INFORMATION SHOWN:
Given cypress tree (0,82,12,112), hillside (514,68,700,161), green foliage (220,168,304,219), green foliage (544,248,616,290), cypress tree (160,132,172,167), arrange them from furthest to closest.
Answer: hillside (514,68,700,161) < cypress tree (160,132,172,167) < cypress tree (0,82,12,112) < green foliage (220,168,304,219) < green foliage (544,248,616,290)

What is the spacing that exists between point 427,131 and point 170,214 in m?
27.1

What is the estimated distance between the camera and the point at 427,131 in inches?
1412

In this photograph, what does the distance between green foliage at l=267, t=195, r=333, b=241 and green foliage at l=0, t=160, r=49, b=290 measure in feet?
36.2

--

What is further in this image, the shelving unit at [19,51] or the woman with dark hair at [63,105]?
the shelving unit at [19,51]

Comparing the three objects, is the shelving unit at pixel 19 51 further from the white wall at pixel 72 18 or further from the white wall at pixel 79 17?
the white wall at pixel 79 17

WHAT IS BEING ASKED: Pull out each line of the items above that contains the word "this".

THE RESULT:
In this photograph, what does the distance between green foliage at l=267, t=195, r=333, b=241 and green foliage at l=0, t=160, r=49, b=290 measure in feet?
What is further in this image, the shelving unit at [19,51] or the woman with dark hair at [63,105]?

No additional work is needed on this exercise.